Stated goal:
Extract, exactly and without pictures, every line from the one that includes "Of the alternatives" through the final line of the material below.

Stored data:
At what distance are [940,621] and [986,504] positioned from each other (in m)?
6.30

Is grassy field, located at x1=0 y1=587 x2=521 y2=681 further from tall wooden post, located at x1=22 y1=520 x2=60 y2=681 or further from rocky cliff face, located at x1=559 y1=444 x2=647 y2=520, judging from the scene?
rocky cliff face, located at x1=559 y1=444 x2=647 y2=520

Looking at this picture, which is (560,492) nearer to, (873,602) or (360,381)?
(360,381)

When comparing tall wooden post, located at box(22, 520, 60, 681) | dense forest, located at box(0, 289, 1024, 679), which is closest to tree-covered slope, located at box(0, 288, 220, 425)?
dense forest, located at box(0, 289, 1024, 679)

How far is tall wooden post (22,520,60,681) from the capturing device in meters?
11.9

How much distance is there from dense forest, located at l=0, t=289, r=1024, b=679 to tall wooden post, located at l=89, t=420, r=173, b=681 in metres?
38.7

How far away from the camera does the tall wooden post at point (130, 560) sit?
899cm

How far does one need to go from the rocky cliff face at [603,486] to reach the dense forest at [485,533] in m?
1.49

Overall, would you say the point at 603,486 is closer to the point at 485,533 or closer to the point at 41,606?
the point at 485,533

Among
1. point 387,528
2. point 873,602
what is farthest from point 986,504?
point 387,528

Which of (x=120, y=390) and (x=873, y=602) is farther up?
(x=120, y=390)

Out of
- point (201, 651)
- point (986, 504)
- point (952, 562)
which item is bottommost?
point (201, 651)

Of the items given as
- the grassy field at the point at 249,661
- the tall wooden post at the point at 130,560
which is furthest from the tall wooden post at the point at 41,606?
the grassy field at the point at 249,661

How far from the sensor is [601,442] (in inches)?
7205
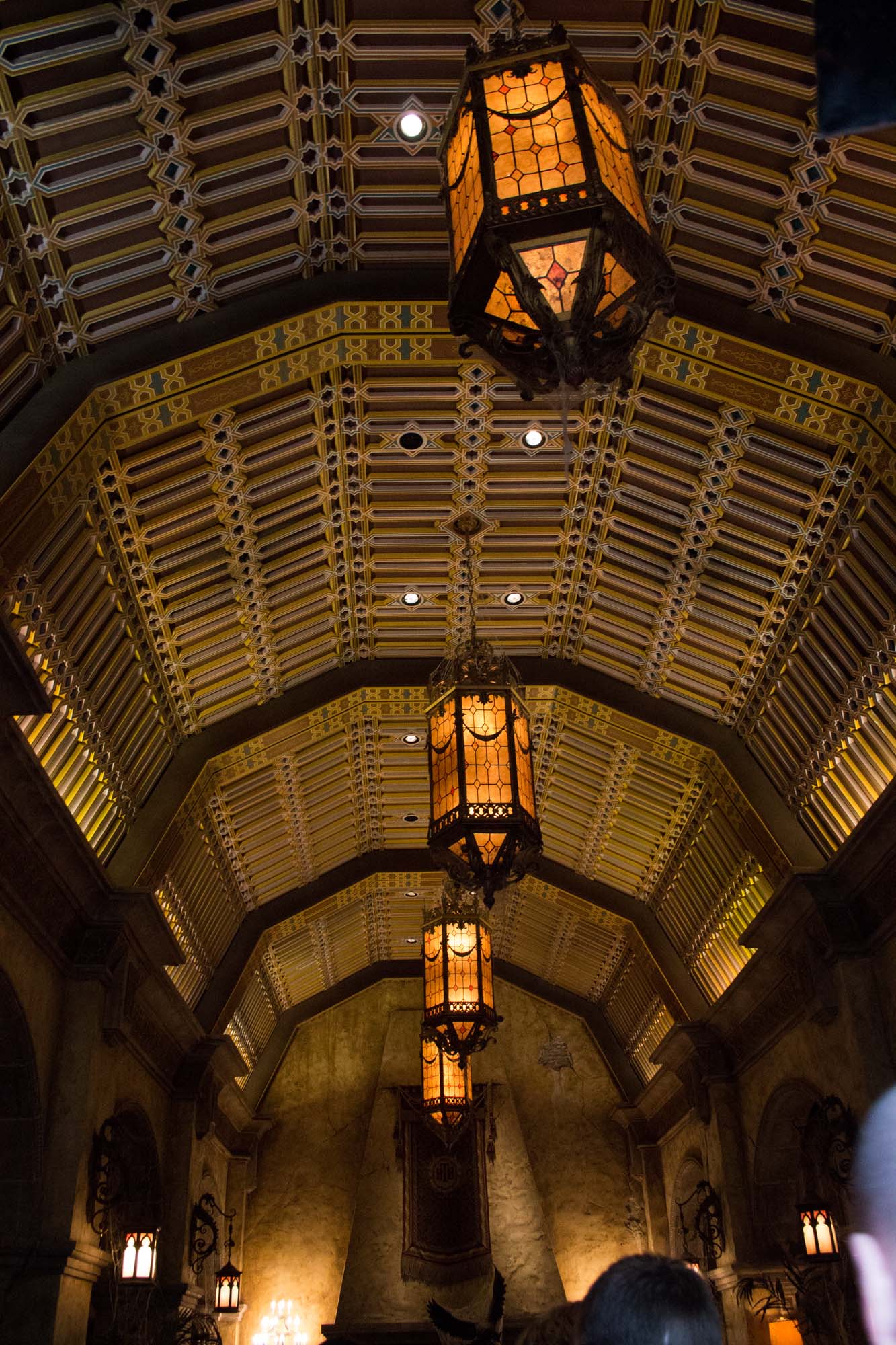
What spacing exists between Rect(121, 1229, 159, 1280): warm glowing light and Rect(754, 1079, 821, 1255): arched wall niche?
20.5 feet

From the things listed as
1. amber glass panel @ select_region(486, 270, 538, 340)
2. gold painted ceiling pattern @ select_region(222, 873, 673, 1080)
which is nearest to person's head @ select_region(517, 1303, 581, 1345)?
amber glass panel @ select_region(486, 270, 538, 340)

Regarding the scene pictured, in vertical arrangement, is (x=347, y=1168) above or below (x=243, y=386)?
below

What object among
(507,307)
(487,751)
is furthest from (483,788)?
(507,307)

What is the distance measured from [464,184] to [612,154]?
2.01 feet

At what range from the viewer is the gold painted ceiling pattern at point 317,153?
643 centimetres

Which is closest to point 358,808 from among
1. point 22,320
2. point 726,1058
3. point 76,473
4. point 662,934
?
point 662,934

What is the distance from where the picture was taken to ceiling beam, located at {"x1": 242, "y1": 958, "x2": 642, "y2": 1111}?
18.3 m

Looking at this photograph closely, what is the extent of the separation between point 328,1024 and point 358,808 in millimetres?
6117

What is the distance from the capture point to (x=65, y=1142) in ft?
31.2

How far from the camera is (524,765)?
8688 mm

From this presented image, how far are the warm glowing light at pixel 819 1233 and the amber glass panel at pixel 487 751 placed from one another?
4780 mm

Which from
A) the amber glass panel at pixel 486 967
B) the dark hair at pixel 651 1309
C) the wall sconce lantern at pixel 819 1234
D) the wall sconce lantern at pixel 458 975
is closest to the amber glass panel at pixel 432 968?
the wall sconce lantern at pixel 458 975

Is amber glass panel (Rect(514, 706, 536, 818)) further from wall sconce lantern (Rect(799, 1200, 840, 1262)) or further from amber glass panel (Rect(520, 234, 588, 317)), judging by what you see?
wall sconce lantern (Rect(799, 1200, 840, 1262))

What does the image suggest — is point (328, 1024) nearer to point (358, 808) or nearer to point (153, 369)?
point (358, 808)
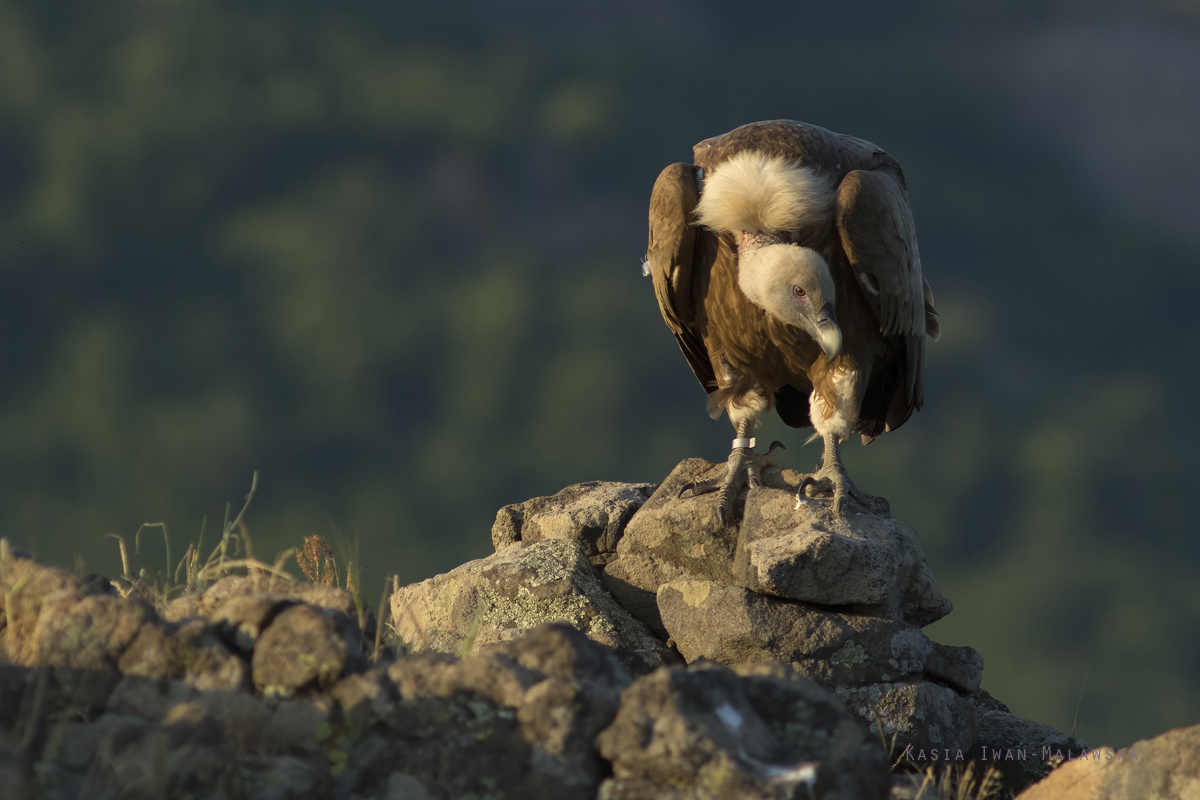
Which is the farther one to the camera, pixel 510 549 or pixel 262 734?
pixel 510 549

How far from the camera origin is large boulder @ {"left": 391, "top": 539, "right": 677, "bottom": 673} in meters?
5.31

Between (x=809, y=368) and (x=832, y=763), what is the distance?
12.5ft

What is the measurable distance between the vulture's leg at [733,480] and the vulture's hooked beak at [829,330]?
0.70 m

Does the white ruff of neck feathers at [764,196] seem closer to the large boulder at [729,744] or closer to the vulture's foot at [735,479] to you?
the vulture's foot at [735,479]

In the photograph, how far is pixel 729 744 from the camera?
2.44m

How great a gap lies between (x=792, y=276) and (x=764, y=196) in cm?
44

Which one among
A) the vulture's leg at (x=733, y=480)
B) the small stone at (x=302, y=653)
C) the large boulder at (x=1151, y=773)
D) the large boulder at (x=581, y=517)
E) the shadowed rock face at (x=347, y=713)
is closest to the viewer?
the shadowed rock face at (x=347, y=713)

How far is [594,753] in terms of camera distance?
8.18ft

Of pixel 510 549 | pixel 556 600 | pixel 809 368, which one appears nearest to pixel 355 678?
pixel 556 600

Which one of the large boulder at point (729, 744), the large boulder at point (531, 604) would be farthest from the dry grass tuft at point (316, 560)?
the large boulder at point (729, 744)

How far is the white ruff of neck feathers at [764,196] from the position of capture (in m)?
5.64

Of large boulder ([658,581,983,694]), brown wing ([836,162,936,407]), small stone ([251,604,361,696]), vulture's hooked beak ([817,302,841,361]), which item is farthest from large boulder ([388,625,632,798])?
brown wing ([836,162,936,407])

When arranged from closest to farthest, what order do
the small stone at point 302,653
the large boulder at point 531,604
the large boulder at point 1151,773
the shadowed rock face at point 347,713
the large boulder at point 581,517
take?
1. the shadowed rock face at point 347,713
2. the small stone at point 302,653
3. the large boulder at point 1151,773
4. the large boulder at point 531,604
5. the large boulder at point 581,517

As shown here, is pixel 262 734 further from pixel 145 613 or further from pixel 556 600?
pixel 556 600
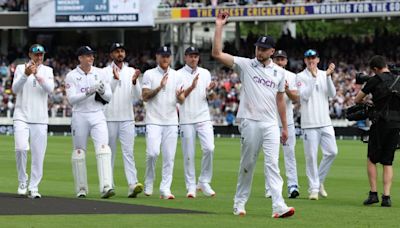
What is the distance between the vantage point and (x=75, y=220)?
13.6 m

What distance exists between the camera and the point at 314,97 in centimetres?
1805

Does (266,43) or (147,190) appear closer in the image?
(266,43)

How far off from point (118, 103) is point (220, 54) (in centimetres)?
438

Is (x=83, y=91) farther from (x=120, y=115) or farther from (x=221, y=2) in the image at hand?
(x=221, y=2)

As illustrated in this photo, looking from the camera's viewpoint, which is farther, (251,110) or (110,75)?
(110,75)

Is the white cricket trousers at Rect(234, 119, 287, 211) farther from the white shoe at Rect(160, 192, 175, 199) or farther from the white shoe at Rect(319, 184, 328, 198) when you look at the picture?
the white shoe at Rect(319, 184, 328, 198)

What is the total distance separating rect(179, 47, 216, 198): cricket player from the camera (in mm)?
18047

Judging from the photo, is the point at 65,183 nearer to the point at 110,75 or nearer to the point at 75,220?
the point at 110,75

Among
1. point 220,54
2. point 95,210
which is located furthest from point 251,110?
point 95,210

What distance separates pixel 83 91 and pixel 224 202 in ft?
9.01

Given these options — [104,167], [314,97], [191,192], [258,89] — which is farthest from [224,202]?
[258,89]

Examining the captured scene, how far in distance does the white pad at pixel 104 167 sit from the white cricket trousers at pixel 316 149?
329cm

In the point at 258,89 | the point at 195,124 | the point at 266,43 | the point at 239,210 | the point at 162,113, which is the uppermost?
→ the point at 266,43

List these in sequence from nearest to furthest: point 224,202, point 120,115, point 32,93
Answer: point 224,202 → point 32,93 → point 120,115
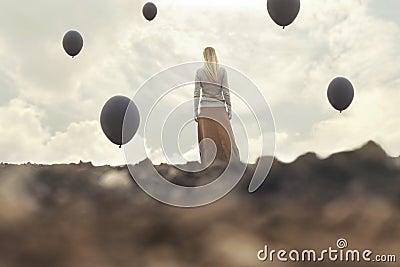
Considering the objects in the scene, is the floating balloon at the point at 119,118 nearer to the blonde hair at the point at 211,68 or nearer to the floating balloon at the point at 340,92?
the blonde hair at the point at 211,68

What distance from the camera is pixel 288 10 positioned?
692cm

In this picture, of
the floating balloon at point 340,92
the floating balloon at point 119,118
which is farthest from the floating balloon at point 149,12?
the floating balloon at point 340,92

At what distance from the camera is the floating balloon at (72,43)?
26.2 ft

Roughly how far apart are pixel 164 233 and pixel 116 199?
2.81 feet

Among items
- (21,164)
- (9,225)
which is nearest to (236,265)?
(9,225)

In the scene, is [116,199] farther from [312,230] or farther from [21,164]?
[312,230]

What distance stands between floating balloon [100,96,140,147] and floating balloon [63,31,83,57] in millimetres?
1932

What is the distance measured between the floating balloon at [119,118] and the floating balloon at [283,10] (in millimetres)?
1934

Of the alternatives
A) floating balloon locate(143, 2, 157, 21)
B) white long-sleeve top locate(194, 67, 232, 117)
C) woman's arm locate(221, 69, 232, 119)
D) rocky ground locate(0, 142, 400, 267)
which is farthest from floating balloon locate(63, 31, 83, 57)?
woman's arm locate(221, 69, 232, 119)

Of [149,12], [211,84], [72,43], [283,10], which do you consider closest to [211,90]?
[211,84]

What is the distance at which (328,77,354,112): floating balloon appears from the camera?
7047 mm

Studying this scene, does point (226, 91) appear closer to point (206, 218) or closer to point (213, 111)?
point (213, 111)

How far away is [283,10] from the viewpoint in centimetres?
689

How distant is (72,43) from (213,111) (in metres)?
2.16
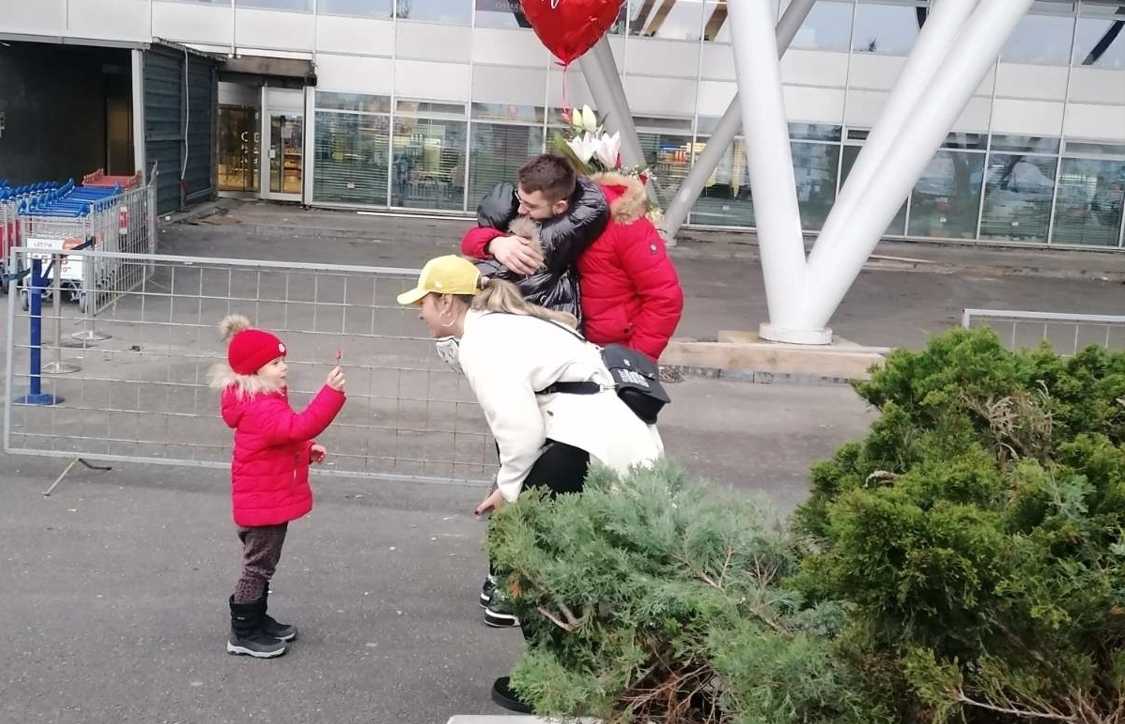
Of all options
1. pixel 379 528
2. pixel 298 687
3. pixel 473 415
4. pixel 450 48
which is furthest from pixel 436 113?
pixel 298 687

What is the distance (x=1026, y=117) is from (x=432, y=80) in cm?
1335

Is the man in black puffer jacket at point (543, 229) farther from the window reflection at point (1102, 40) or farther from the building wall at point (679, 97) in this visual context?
the window reflection at point (1102, 40)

Finished exercise:
Of the alternatives
A) floating balloon locate(143, 2, 157, 21)
B) white long-sleeve top locate(194, 67, 232, 117)
C) woman's arm locate(221, 69, 232, 119)
D) rocky ground locate(0, 142, 400, 267)
which is farthest from floating balloon locate(63, 31, 83, 57)?
woman's arm locate(221, 69, 232, 119)

Of [149,12], [211,84], [72,43], [283,10], which do you consider closest to [211,90]?
[211,84]

What is the distance at which (328,77,354,112): floating balloon appears from the camera?
7047 mm

Studying this scene, does point (226, 91) appear closer to point (206, 218) or closer to point (213, 111)?
point (213, 111)

How far away is [283,10] from the viewpoint in centimetres?
689

How distant is (72,43) from (213,111) (in metres)?
2.16
Of all options
1. pixel 379 528
2. pixel 298 687
3. pixel 473 415
4. pixel 450 48
which is furthest from pixel 436 113?
pixel 298 687

What is the distance (x=1026, y=117) is from (x=432, y=80) in cm?
1335

Is the man in black puffer jacket at point (543, 229) farther from the window reflection at point (1102, 40) or farther from the building wall at point (679, 97) in this visual context?
the window reflection at point (1102, 40)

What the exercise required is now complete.